Classification can be performed via the v1/classifications endpoint on the RESTful API. There are two operations possible. To start a classification job, send a POST request to v1/classifications, and specify the type of the classification to contextual in the body (see below). The field basedOnProperties currently accepts only one property of the class, but all other properties of the class are also taken into account, since the vector representation of the whole object in the class is taken. The field property must be of the datatype text. To view previously created classifications, send a GET request to v1/classifications/{classificationId}.

Start a Classification

To start a classification, send a POST request to v1/classifications/ with the following body:

POST /v1/classifications

{
  "class": "className",
  "classifyProperties": ["<property1>", "<property2>"],
  "basedOnProperties": ["<property3>"],  // This field must be specified, but the current implementation takes the whole vector of the class (objects) into account
  "type": "contextual"
}

// returns GET response + Header 'Location: /v1/classifications/<classificationId>'

Which returns a body like the following if the classification was successfully started:

{
  "id": "<classificationId>",
  "class": "<className>",
  "classifyProperties": [
    "<property1>", "<property3>"
  ],
  "basedOnProperties": [
    "<property3>"
  ],
  "status": "running",
  "meta": {
    "started": "<timestamp>",
    "completed": "<timestamp>"
  },
  "type": "contextual"
}

See the Status of a Classification

The ID returned in the POST request can be used to request information about the classification process, by performing a GET on v1/classifications/{classificationId}. A similar result as above will be returned, containing information about the classification.
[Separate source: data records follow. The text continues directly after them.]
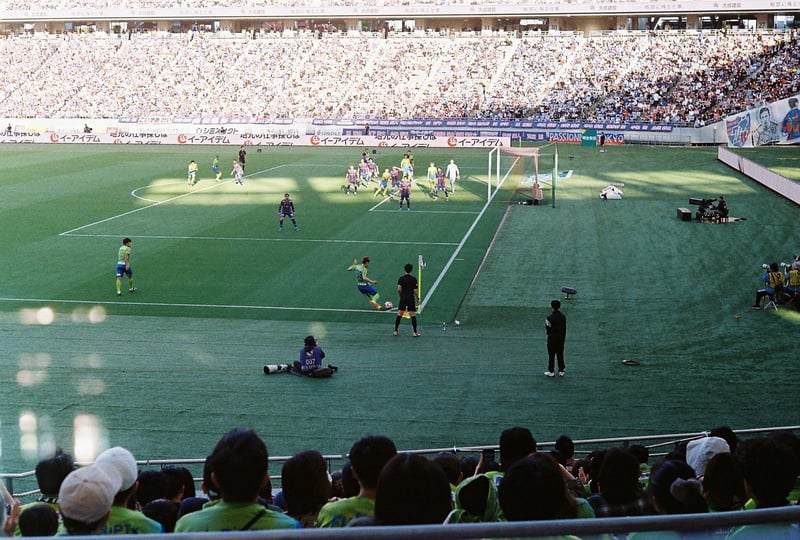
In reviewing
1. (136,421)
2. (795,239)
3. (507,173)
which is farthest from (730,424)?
(507,173)

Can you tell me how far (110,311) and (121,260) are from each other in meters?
2.10

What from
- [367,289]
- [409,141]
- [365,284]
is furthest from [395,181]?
[409,141]

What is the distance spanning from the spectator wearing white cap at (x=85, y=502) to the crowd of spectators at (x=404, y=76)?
69.8 metres

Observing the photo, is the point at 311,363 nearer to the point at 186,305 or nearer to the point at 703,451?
the point at 186,305

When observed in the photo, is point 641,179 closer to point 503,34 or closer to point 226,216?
point 226,216

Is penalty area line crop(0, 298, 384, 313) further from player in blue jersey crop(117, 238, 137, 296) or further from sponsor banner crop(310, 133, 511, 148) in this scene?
sponsor banner crop(310, 133, 511, 148)

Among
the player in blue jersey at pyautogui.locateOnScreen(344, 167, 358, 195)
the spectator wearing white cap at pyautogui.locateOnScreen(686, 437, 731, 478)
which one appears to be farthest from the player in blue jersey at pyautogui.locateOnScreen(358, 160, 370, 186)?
the spectator wearing white cap at pyautogui.locateOnScreen(686, 437, 731, 478)

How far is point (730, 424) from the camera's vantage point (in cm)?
1537

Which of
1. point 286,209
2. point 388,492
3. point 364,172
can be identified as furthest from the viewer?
point 364,172

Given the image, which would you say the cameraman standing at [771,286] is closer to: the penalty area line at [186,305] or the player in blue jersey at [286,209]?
the penalty area line at [186,305]

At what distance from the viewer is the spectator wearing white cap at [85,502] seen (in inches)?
186

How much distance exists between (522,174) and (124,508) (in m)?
48.6

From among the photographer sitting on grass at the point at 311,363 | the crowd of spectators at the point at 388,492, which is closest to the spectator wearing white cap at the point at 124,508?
the crowd of spectators at the point at 388,492

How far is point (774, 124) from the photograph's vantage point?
6147cm
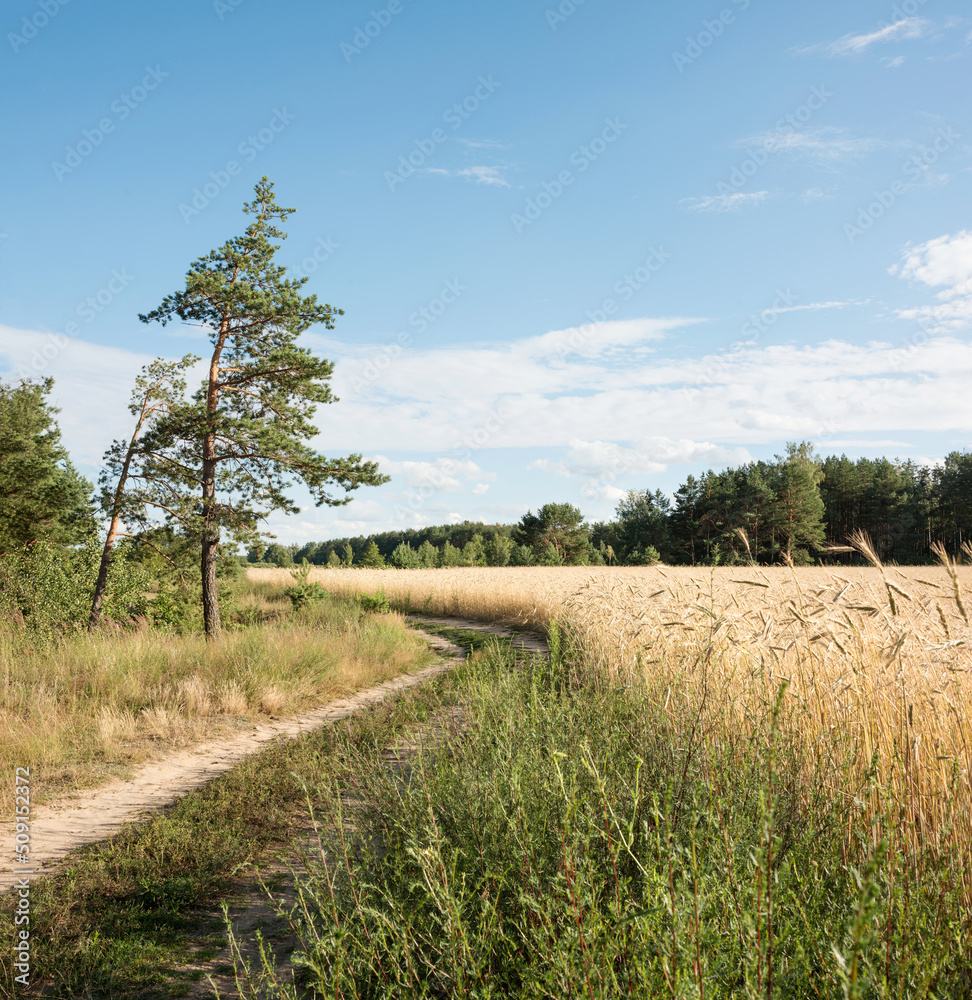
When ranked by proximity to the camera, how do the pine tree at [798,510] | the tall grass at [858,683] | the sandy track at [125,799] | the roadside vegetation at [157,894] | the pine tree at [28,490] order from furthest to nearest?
the pine tree at [798,510] → the pine tree at [28,490] → the sandy track at [125,799] → the roadside vegetation at [157,894] → the tall grass at [858,683]

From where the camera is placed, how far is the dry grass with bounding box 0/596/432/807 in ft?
21.0

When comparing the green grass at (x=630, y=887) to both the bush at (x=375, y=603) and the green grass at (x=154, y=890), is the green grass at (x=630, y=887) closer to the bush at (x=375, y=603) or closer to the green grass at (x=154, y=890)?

The status of the classification van

GET /v1/classifications/<classificationID>

{
  "id": "<classificationId>",
  "class": "<className>",
  "classifyProperties": [
    "<property1>", "<property3>"
  ],
  "basedOnProperties": [
    "<property3>"
  ],
  "status": "running",
  "meta": {
    "started": "<timestamp>",
    "completed": "<timestamp>",
    "count": 147,
    "countSucceeded": 140,
    "countFailed": 7
  },
  "type": "contextual"
}

Get Classification Information of Data Objects

After the classification is completed, the concerning reference properties data objects in the Weaviate instance are updated according to the classification. These data objects will be represented similarly to other data objects. When you perform a GET request to a specific Thing or Action, no additional information about classifiction will be shown, unless you specifically add a parameter include=_classification to the request:

GET /v1/things/<id>/?include=_classification

{
  "class": "<className>",
  "id": "<uuid>",
  "schema": {
    "<property1>": [
      {
         "beacon": "...",
         "_classification": null  <----- indicates this has not been classified, but set by a user
      }
    ],
    "<property2>": [
      {
          "beacon": "...",
          "_classification": {
            "winningDistance": float
          }
      }
    ],
    "<property3>": [
      {
         "beacon": "...",
         "_classification": null  <----- indicates this has not been classified, but set by a user
      }
    ],
  },
  "classification": {
    "id": "<classificationId>",
    "completed": "<timestamp>",
    "classifiedFields": ["<property2>"],
    "scope": ["<property1>", "<property2>"]  <----- note that the scope was to classify both fields, but since the user had already set <property1> the actual classified Fields (see one row up) is only a single field (<property2>),
    "basedOn": ["<property3>"],
  }
}

This returned information does not only show the values of the properties of the requested Thing, but also classification information about how the property values are obtained. If a property value is obtained by user input, not by classification, then the _classification fields in the property schema will be null. This is the case for <property1> and <property3>.

When a property value of a reference property is filled by classification, then classification information will appear. It contains information about distanceWinning, which gives information about how the reference has been classified. The float number are a normalized distance (between 0 and 1), where 0 means equal and 1 would mean a perfect opposite.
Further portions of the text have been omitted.